Марат, хлопая себя по коленкам, раскачивался в смехе. Иван Маркелыч тоже поперхнулся смехом и долго кашлял. Оба слышали, что Пустобаев слег после той ночи, когда Мартемьян Евстигнеевич встретил его с топором. Откуда было знать сомлевшему от страха Пустобаеву, что старик еще со дня ушел в пойму талов нарубить для плетня, да на обратном пути засиделся у Астраханкиных. Мартемьян Евстигнеевич догадался о состоянии Осипа Сергеевича по вытаращенным глазам и помертвелому лицу, по тому, как выронил он мешок.
– Да не трясись ты, как сатана перед крестом! – сказал он ему. – Убивать я тебя не стану, паскуду, рук не хочу марать.
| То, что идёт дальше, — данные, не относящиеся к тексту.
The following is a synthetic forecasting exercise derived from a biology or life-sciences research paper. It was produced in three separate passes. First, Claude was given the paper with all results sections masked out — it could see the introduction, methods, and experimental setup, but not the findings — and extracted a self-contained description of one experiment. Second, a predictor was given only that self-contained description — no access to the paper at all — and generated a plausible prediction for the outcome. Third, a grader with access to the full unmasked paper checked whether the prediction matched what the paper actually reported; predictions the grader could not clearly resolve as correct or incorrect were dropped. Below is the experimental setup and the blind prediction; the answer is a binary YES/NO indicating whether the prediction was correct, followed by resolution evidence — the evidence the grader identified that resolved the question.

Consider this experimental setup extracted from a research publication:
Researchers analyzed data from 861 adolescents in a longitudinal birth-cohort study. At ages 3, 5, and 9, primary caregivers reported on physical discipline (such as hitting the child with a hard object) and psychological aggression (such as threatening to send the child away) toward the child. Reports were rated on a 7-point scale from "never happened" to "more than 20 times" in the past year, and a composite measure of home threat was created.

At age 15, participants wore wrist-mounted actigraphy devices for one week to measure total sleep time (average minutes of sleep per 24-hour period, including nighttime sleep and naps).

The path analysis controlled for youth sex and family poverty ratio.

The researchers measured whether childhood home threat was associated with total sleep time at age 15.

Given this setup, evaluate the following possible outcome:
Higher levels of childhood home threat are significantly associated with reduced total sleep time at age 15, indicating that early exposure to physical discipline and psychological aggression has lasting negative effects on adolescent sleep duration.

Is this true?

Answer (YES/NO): YES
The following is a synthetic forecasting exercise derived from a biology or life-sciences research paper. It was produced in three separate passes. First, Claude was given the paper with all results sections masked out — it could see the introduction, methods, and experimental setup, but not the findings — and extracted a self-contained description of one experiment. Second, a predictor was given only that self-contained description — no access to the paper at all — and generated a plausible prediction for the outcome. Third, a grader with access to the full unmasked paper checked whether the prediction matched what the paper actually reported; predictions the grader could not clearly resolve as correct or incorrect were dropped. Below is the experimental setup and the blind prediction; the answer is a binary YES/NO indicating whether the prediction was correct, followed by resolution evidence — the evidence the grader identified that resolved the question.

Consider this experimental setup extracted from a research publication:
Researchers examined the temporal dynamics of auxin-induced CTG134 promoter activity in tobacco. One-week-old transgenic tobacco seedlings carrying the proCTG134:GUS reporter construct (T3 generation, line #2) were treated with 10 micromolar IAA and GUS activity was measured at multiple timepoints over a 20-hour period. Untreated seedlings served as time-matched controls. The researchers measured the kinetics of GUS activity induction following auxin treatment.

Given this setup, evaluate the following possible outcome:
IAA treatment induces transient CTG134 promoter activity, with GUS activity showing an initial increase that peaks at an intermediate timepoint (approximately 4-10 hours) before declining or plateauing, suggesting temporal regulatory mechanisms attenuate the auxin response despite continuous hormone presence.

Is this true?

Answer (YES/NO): NO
Я тебя жалую животом и волей, потому как ты хороший фельдшер, дело знаешь и приносишь колхозному обществу пользу. А поймаю вдругорядь с рыбой – не гневайся...
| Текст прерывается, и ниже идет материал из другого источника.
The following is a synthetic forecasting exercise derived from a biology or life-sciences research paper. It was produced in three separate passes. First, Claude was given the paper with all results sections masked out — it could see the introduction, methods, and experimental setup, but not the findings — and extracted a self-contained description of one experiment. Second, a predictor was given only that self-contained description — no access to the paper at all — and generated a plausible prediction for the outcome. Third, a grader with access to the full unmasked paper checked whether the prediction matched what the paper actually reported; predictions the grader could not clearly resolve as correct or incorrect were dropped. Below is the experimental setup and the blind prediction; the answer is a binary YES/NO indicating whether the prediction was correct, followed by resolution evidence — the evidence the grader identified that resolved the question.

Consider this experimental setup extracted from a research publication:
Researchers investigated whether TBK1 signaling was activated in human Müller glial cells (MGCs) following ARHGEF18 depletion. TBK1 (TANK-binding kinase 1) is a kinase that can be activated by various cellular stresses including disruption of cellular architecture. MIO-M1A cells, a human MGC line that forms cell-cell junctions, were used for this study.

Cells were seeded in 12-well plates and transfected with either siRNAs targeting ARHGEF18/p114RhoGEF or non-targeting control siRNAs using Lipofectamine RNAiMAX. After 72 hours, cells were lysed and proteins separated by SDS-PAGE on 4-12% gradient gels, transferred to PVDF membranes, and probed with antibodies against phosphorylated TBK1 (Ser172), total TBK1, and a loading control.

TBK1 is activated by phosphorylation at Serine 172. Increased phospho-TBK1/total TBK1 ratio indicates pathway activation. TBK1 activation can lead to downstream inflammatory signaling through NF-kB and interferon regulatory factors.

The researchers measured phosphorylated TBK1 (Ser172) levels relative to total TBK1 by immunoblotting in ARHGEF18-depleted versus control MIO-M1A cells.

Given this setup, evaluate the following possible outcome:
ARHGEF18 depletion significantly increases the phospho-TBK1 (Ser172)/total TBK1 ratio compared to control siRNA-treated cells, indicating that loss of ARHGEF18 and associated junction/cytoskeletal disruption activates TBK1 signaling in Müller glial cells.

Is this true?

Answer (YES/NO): YES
Когда и хозяин, и его гость отсмеялись, Мартемьян Евстигнеевич заявил:
– Завтра встанет. Должо́н встать. Я сказал, зима трудная, скоту не резон пропадать из-за твоего живота.
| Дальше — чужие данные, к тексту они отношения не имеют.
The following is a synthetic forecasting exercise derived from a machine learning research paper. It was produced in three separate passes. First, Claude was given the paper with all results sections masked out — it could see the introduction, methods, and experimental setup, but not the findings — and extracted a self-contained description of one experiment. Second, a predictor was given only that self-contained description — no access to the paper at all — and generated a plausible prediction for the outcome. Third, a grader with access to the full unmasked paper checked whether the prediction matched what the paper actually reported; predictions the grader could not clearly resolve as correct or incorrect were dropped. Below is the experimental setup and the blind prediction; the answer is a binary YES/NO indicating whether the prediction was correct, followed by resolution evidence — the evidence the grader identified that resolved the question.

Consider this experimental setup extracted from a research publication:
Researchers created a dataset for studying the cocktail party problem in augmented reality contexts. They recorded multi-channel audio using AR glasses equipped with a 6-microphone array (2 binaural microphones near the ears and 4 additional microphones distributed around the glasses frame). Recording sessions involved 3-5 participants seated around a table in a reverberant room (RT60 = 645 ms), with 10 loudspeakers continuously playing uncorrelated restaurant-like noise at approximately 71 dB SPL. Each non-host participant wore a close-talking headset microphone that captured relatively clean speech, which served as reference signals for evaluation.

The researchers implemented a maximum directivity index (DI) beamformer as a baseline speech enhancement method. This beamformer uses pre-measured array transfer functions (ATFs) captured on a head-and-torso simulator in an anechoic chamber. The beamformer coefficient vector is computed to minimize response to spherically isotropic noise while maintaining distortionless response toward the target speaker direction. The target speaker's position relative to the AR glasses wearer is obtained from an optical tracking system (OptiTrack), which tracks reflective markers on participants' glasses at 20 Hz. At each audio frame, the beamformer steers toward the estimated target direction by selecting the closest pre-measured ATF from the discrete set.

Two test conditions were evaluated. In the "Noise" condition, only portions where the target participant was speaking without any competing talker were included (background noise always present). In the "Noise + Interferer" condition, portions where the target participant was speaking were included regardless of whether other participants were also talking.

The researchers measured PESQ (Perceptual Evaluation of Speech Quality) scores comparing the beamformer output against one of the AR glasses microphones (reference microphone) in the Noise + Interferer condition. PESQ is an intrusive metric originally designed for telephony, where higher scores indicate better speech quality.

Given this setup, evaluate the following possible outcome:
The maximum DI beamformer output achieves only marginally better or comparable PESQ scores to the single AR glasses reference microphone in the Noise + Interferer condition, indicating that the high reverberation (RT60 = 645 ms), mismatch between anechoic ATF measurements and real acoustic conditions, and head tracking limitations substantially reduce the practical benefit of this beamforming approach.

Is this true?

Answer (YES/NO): NO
Покалякав еще минут десять о том, о сем, Тарабанов надел полушубок и взялся за фуражку.
– Идтить надо. По-над Уралом пошатаюсь, глядишь, какого браконьера прищучу. Они ж – чисто короста, не враз изведешь.
Остался после него запах водочного перегара. Иван Маркелыч вздохнул. Марат понял этот невеселый вздох.
– Павел Кузьмич с главврачом района советовался. Тот обещает устроить Мартемьяна Евстигнеевича в областную больницу, говорит, обязательно излечат. – Марат глянул на часы: – Время позднее, пора и честь знать. – Допил остывший чай и тоже поднялся. – В общем, Иван Маркелыч, Ильин и Грачев «в принципе» не против, после выборной кампании бюро парткома вернется к этому вопросу.
– Осрамили человека, а теперь...
Марат согласен был, что осрамили, но в то же время осуждал Савичева: он уже не мальчик, чтобы делать неосмотрительные поступки и толкать Ирину на преступление. Свою ошибку Савичев осознал еще тогда, когда Марат, проводив расстроенную Ирину, пришел к нему. Но, очевидно, прочувствовал ее умом и сердцем только после бюро парткома.
И все-таки главная вина во всем этом не его, а руководителей района. Вот поэтому за председателя Савичева нужно было бороться.